■ **Texto fornecido**
++++++++++

Decisão Nº 08060594120208200000 de TJRN. Tribunal de Justiça do Rio Grande do Norte, Seção Cível, 29-09-2020

Data de Julgamento29 Setembro 2020
Classe processualRECLAMAÇÃO
Número do processo08060594120208200000
ÓrgãoSeção Cível
Tipo de documentoDecisão monocrática

PODER JUDICIÁRIO DO ESTADO DO RIO GRANDE DO NORTE
Gabinete da Desembargadora Judite Nunes na Seção Cível

Reclamação N° 0806059-41.2020.8.20.0000

Origem: Tribunal de Justiça do Rio Grande do Norte

Reclamante: Banco Bradesco S/A

Advogado: Antonio de Moraes Dourado Neto (OAB/PE 23.255)

Reclamada: Terceira Turma Recursal do Poder Judiciário do RN

Entre Partes: Dulcinea Soares Batista

Advogado: Carlos Adelson de Araújo Filho

Relatora: Desembargadora Judite Nunes

D E C I S Ã O

Trata-se de Reclamação proposta pelo Banco Bradesco S/A, em face de decisão proferida pela Terceira Turma Recursal do Rio Grande do Norte, nos autos do Recurso Inominado nº 0010432-73.2015.8.20.0114, interposto em ação declaratória de inexistência de débito c/c indenização por danos morais, movida por Dulcinea Soares Batista.

Em apertada síntese, a autora ajuizou a referida demanda em virtude da inserção de seu nome em cadastro restritivo de crédito, a partir de débito cuja origem não reconhecia, obtendo decisão favorável desde a seara antecipatória, que determinou ao banco que excluísse a restrição creditícia, sob pena de pagamento de multa, decisão que acabou confirmada na sentença de mérito, bem como no julgamento do recurso inominado.

Sustenta o Reclamante, nesse contexto, que a parte demandante requereu execução da multa cominatória antes mesmo da sentença de mérito, e que teria comprovado o cumprimento da ordem liminar em janeiro de 2018, também antes da sentença meritória, aduzindo que a execução da multa seguiu tramitando “sem a limitação imposta na decisão que a fixou”, o que – entretanto – não foi reconhecido no âmbito da Turma reclamada.

Acresce que a decisão da Terceira Turma Recursal, especialmente ao confirmar a rejeitar dos embargos à execução opostos, feriu o artigo 537, § 1º, do CPC, além de precedentes desta Corte e do Superior Tribunal de Justiça, uma vez que permitiu a “execução de astreintes sem limitação e com juros moratórios, malgrado a decisão que arbitrou a multa tenha estipulado um teto”, afirmando, ao final, que a sentença “arbitrou a quantia de R$ 1.500,00 a título de danos morais”, o que tornaria a “decisão impugnada – que está chancelando uma execução de mais de R$ 73.000,00 por uma multa que tinha um teto inobservado de 40 salários mínimos” em descompasso com a jurisprudência apresentada.

++++++++++

■ **Requisitos do exercício**
A) Responda às perguntas abaixo com base na decisão sobre a reclamação do Banco Bradesco.
(i) Em que data ocorreu o julgamento?
(ii) Quem atua como relatora?
(iii) Segundo o reclamante, qual era o teto da multa que teria sido desrespeitado?
B) Prossiga com a redação da decisão sobre a reclamação do Banco Bradesco, começando logo após a última frase apresentada.

■ **Linhas do material**
++++++++++

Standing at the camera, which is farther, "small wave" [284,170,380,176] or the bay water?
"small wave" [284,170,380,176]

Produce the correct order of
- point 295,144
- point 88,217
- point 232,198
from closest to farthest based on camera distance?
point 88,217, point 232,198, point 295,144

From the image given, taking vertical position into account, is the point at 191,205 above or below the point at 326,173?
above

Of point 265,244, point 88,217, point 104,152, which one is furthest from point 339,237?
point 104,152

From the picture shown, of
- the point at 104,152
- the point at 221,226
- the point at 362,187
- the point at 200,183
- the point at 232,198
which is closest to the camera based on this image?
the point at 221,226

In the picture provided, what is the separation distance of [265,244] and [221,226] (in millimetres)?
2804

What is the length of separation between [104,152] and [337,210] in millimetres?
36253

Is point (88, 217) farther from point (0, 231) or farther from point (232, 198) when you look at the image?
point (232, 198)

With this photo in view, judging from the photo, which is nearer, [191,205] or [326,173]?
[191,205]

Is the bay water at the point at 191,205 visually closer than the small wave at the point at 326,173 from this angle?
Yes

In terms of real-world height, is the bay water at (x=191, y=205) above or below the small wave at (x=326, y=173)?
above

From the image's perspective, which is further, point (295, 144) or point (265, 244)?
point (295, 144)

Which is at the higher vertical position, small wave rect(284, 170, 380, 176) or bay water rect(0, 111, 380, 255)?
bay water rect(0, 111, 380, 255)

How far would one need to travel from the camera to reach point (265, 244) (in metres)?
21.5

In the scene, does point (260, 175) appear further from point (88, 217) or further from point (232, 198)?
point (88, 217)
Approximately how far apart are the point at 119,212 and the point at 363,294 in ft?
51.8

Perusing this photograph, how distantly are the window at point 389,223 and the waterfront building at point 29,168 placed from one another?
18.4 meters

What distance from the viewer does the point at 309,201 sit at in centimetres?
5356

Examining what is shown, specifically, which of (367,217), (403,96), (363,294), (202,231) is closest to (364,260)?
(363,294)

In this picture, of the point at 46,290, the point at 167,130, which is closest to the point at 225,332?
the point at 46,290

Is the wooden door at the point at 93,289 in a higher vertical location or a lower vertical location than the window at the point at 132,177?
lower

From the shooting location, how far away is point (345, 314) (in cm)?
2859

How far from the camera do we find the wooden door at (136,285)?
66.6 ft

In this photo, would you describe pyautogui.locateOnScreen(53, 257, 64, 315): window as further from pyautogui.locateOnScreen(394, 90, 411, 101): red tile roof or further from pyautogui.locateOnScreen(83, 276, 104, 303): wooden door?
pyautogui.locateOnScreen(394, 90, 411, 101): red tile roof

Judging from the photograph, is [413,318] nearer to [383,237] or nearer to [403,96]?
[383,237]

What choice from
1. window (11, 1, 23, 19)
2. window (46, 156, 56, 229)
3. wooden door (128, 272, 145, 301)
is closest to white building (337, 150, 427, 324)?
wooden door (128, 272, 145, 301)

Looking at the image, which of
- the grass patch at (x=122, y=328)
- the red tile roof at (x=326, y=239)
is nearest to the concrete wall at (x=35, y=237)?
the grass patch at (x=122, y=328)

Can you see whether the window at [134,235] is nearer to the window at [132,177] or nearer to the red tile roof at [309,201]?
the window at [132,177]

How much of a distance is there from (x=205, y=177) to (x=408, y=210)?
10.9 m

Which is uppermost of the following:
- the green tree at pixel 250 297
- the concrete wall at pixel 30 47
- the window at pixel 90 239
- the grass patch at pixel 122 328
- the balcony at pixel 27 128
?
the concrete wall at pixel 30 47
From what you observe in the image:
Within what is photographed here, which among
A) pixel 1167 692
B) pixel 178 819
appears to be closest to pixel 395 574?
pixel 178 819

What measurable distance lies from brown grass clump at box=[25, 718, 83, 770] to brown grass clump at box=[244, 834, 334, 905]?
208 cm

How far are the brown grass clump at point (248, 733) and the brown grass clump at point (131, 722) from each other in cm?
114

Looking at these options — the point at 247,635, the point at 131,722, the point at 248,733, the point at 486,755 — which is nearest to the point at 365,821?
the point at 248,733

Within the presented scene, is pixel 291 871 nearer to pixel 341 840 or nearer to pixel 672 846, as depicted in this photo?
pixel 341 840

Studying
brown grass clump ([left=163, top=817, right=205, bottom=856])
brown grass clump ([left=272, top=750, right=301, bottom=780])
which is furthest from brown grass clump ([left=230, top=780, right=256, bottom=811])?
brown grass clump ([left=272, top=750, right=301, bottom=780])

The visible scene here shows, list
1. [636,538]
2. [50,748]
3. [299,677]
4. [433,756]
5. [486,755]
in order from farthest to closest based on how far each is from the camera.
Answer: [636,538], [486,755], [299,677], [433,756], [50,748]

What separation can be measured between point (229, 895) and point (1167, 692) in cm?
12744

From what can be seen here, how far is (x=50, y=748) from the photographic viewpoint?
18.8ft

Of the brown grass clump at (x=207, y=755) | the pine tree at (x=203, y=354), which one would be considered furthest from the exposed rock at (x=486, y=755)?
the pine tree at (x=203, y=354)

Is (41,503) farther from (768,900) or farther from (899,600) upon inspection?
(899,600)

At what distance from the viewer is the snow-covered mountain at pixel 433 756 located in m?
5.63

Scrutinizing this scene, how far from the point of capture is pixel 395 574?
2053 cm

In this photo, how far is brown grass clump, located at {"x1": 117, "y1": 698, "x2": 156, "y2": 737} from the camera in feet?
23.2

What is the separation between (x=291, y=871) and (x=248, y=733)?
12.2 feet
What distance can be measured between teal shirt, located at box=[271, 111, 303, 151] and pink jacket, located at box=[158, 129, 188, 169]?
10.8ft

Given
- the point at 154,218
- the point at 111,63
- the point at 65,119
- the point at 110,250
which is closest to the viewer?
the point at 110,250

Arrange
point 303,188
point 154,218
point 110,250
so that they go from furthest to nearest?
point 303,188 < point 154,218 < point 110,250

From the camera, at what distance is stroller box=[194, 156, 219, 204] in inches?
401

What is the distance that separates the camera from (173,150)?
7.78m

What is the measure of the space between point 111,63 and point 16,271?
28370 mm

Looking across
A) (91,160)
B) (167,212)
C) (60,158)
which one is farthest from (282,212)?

++++++++++

■ **Resultados por tarefa**
A)
(i) Em 29 de setembro de 2020.
(ii) A Desembargadora Judite Nunes.
(iii) 40 salários mínimos.

B)
Requer, assim, a admissão da reclamação com a atribuição de efeito suspensivo à execução que tramita na origem, e, no mérito, a sua procedência, mediante a cassação da decisão reclamada, “determinando que a execução prossiga com base em valor razoável”, ou com base no teto fixado desde a decisão liminar.

Trouxe ao feito documentos elencados do ID. 6702624 ao ID. 6702662, incluindo cópia integral da ação de origem.

É o relatório. DECIDO.

Compulsando os autos com a atenção devida, entendo, de imediato, sem necessidade de maiores digressões, que o caso reclama o indeferimento de plano da inicial.

Como bem registrado pelo Reclamante, já em sede prefacial, a competência deste Tribunal para a apreciação de reclamações voltados contra acórdãos das Turmas Recursais é restrita às hipóteses elencadas na Resolução nº 003/2016-STJ, partindo de delegação excepcional daquela Corte Superior.

O artigo 1º da citada Resolução prevê que “caberá às Câmaras Reunidas ou à Seção Especializada dos Tribunais de Justiça a competência para processar e julgar as Reclamações destinadas a dirimir divergência entre acórdão prolatado por Turma Recursal Estadual e do Distrito Federal e a jurisprudência do Superior Tribunal de Justiça, consolidada em incidente de assunção de competência e de resolução de demandas repetitivas, em julgamento de recurso especial repetitivo e em enunciados das Súmulas do STJ, bem como para garantir a observância de precedentes.

Importante estabelecer, desde logo, pelo menos duas premissas básicas em relação a essa espécie de reclamação: 1) a divergência potencialmente existente deve ser entre a decisão reclamada e a jurisprudência do STJ, não havendo sentido na tentativa de demonstrar eventual incongruência com base em julgados deste Tribunal de Justiça; e 2) essa divergência não pode partir do confronto com qualquer precedente ou julgado isolado, mesmo a parte final do citado artigo (“bem como para garantir a observância de precedentes”) deve ser lida, naturalmente, em sintonia com o espírito da norma, que visa a proteção de jurisprudência consolidada naquele Tribunal Superior, razão pela qual, em regra, essa reclamação se destina à confirmação de julgados oriundos de demandas repetitivas, verbetes sumulados, ou incidentes de assunção de competência.

Observando a situação descrita na exordial, nota-se que a intenção do Reclamante foi enquadrar este instrumento exatamente na parte final do citado dispositivo, defendendo que decisão reclamada estaria em confronto com “precedentes” do Superior Tribunal de Justiça.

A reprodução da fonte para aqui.